Write out every line below with no difference at all.
======== Information provided ========
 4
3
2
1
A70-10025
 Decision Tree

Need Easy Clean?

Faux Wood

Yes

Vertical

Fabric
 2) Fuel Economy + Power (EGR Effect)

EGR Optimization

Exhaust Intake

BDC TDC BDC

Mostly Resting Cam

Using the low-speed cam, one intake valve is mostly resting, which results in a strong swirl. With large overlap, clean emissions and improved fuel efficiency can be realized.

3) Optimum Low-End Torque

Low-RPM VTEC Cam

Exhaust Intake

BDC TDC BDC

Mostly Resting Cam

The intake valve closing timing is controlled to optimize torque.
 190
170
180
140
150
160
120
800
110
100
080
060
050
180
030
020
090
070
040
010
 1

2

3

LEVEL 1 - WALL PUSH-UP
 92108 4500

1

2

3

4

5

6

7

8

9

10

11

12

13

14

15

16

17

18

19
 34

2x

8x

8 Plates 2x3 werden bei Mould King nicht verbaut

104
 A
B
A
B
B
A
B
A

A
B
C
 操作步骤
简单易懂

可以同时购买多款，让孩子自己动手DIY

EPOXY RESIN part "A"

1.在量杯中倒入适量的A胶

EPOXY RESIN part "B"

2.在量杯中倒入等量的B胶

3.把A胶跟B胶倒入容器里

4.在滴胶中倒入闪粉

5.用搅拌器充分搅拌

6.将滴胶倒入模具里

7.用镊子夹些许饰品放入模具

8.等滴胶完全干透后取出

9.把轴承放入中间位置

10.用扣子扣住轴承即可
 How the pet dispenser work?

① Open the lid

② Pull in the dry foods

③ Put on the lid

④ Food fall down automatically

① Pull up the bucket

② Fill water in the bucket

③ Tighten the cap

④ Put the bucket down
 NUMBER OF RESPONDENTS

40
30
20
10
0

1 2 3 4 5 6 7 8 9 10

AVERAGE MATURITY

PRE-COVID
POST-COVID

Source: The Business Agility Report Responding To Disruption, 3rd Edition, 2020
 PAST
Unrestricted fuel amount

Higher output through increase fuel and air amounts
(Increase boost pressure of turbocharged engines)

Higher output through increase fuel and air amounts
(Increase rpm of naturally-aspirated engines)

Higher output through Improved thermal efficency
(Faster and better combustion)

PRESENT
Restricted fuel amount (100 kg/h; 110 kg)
========
Solution to the problem:
 4
3
2
1
A70-10025
 Decision Tree

Need Easy Clean?

Faux Wood

Yes

Vertical

Fabric
 2) Fuel Economy + Power (EGR Effect)

EGR Optimization

Exhaust Intake

BDC TDC BDC

Mostly Resting Cam

Using the low-speed cam, one intake valve is mostly resting, which results in a strong swirl. With large overlap, clean emissions and improved fuel efficiency can be realized.

3) Optimum Low-End Torque

Low-RPM VTEC Cam

Exhaust Intake

BDC TDC BDC

Mostly Resting Cam

The intake valve closing timing is controlled to optimize torque.
 190
170
180
140
150
160
120
800
110
100
080
060
050
180
030
020
090
070
040
010
 1

2

3

LEVEL 1 - WALL PUSH-UP
 92108 4500

1

2

3

4

5

6

7

8

9

10

11

12

13

14

15

16

17

18

19
 34

2x

8x

8 Plates 2x3 werden bei Mould King nicht verbaut

104
 A
B
A
B
B
A
B
A

A
B
C
 操作步骤
简单易懂

可以同时购买多款，让孩子自己动手DIY

EPOXY RESIN part "A"

1.在量杯中倒入适量的A胶

EPOXY RESIN part "B"

2.在量杯中倒入等量的B胶

3.把A胶跟B胶倒入容器里

4.在滴胶中倒入闪粉

5.用搅拌器充分搅拌

6.将滴胶倒入模具里

7.用镊子夹些许饰品放入模具

8.等滴胶完全干透后取出

9.把轴承放入中间位置

10.用扣子扣住轴承即可
 How the pet dispenser work?

① Open the lid

② Pull in the dry foods

③ Put on the lid

④ Food fall down automatically

① Pull up the bucket

② Fill water in the bucket

③ Tighten the cap

④ Put the bucket down
 NUMBER OF RESPONDENTS

40
30
20
10
0

1 2 3 4 5 6 7 8 9 10

AVERAGE MATURITY

PRE-COVID
POST-COVID

Source: The Business Agility Report Responding To Disruption, 3rd Edition, 2020
 PAST
Unrestricted fuel amount

Higher output through increase fuel and air amounts
(Increase boost pressure of turbocharged engines)

Higher output through increase fuel and air amounts
(Increase rpm of naturally-aspirated engines)

Higher output through Improved thermal efficency
(Faster and better combustion)

PRESENT
Restricted fuel amount (100 kg/h; 110 kg)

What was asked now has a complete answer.